### Problems to solve
1. Could you reproduce the passage from the comment thread on Bitcoin and censorship between "Right, and this" and "unsubstantive comments here.", inclusive?
2. Can you carry the comment thread on Bitcoin and censorship further, picking up after its last sentence?

### Selected passage
** begin **

Make a Jewish joke and Paypal will not be your friend. Piss of governments and Visa and Mastercard will make it impossible to donate to your cause.

2 comments

I appreciate the nuance. "Today, Bitcoin censors less than PayPal" seems closer to the truth.

Would you then agree with "Cryptocurrencies in 2010 censored less than cryptocurrencies in 2018"?

Yes. Cryptocurrency will eventually have to bite the bullet and become legit: KYC/AML, deanonymizing bad actors, defunding terrorists, hitting ICO's with laws, exchanges who cooperate with the IRS. It is getting there whether its users want to or not.
Right, and this is the contention: I'm pretty sure when bitcoiners say "censorship resistant", they believe that Bitcoin will be resistant to any future law enforcement. I used to believe this, which is why I'm assuming it's what they believe... Your position that "you can buy drugs today with Bitcoin but probably not in the future" seems much more reasonable, but I'd call this "regulatory arbitrage" (like Uber), not "censorship resistance".
Ah bitcoin, standing up and providing a platform for all the racists, antisemites and bigots of the world. Don’t forget all the drug kingpins, terrorists, child pornographer peddlers, and crypto-ransomware makers too!
Please don't post unsubstantive comments here.
Yup, that is a hairy decision to make if you advocate for privacy and anonymity, and against censorship: What to do with the bad actors who will make use of it?

From the Tor FAQ:

> Some advocates of anonymity explain that it's just a tradeoff — accepting the bad uses for the good ones — but there's more to it than that. Criminals and other bad people have the motivation to learn how to get good anonymity, and many have the motivation to pay well to achieve it. Being able to steal and reuse the identities of innocent victims (identity theft) makes it even easier. Normal people, on the other hand, don't have the time or money to spend figuring out how to get privacy online. This is the worst of all possible worlds.

** end **

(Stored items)

** begin **

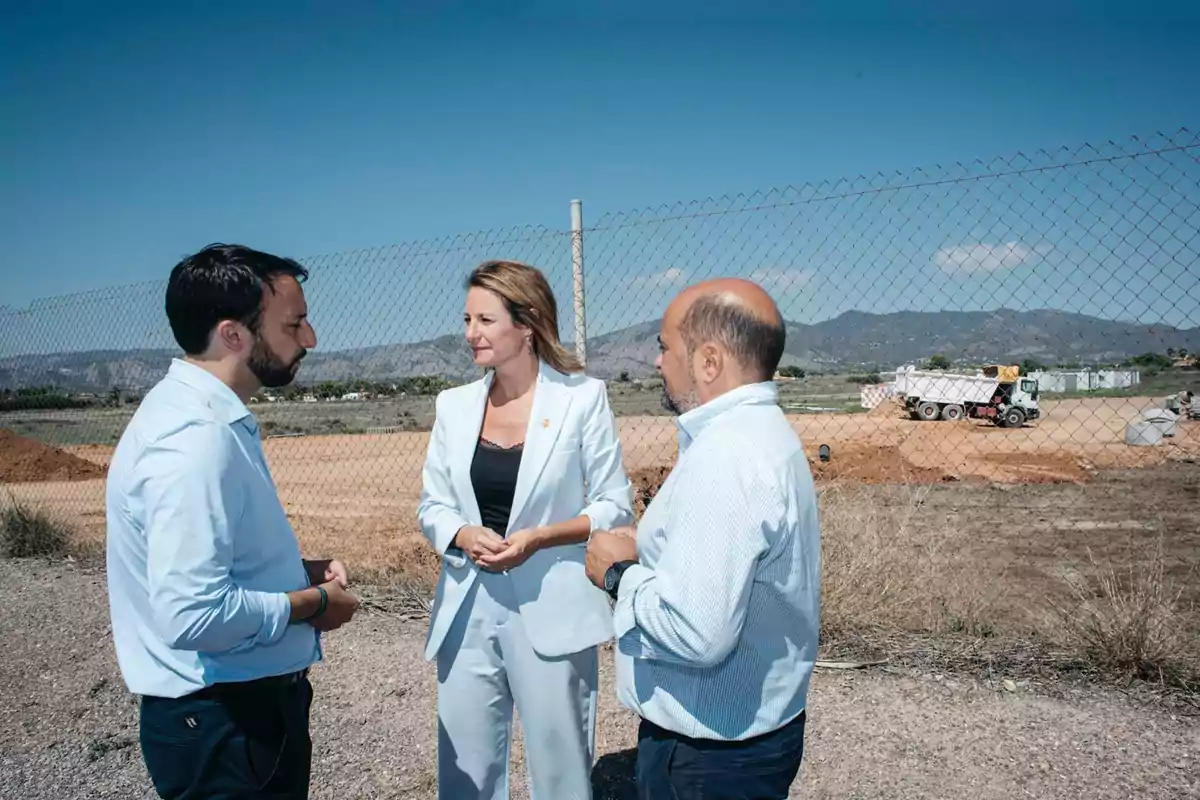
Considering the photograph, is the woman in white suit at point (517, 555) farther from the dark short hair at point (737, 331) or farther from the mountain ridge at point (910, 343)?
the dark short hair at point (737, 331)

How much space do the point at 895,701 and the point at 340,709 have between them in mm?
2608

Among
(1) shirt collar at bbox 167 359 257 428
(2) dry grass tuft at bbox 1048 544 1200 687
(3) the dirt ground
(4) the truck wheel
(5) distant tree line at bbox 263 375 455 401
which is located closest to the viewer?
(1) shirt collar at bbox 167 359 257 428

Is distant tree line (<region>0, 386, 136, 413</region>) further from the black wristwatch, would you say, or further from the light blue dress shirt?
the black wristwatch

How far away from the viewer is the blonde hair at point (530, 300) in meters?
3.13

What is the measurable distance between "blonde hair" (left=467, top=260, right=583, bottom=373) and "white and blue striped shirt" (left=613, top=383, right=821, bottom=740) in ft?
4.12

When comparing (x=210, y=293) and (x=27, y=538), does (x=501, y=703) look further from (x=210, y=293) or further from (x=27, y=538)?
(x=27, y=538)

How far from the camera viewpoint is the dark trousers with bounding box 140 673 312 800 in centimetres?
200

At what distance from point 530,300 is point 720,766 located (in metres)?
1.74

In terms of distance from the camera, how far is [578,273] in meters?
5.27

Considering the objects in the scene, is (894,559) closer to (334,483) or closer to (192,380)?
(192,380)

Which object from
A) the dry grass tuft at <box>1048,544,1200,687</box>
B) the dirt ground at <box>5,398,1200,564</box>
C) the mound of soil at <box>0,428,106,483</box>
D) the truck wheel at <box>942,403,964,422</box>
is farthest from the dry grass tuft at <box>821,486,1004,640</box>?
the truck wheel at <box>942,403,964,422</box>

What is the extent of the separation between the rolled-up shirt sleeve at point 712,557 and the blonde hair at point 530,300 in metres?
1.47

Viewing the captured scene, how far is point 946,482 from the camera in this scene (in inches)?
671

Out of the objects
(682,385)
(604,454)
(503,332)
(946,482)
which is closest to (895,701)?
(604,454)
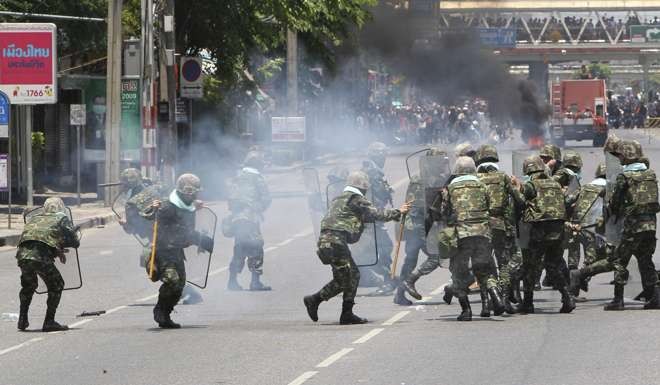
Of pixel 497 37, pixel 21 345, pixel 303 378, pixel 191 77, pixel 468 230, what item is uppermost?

** end **

### Responses to the exercise
1.
Right, and this is the contention: I'm pretty sure when bitcoiners say "censorship resistant", they believe that Bitcoin will be resistant to any future law enforcement. I used to believe this, which is why I'm assuming it's what they believe... Your position that "you can buy drugs today with Bitcoin but probably not in the future" seems much more reasonable, but I'd call this "regulatory arbitrage" (like Uber), not "censorship resistance".
Ah bitcoin, standing up and providing a platform for all the racists, antisemites and bigots of the world. Don’t forget all the drug kingpins, terrorists, child pornographer peddlers, and crypto-ransomware makers too!
Please don't post unsubstantive comments here.

2.
> So yes, criminals can use Tor, but they already have better options, and it seems unlikely that taking Tor away from the world will stop them from doing their bad things. At the same time, Tor and other privacy measures can fight identity theft, physical crimes like stalking, and so on.

BTW: Those examples I gave are for Milo Yiannopoulos and WikiLeaks. I am not sure they fit into any category you mentioned.

> If when you say whiskey you mean the devil's brew, the poison scourge, the bloody monster, that defiles innocence, dethrones reason, destroys the home, creates misery and poverty, yea, literally takes the bread from the mouths of little children; if you mean the evil drink that topples the Christian man and woman from the pinnacle of righteous, gracious living into the bottomless pit of degradation, and despair, and shame and helplessness, and hopelessness, then certainly I am against it.

Anarchists. But with computers now.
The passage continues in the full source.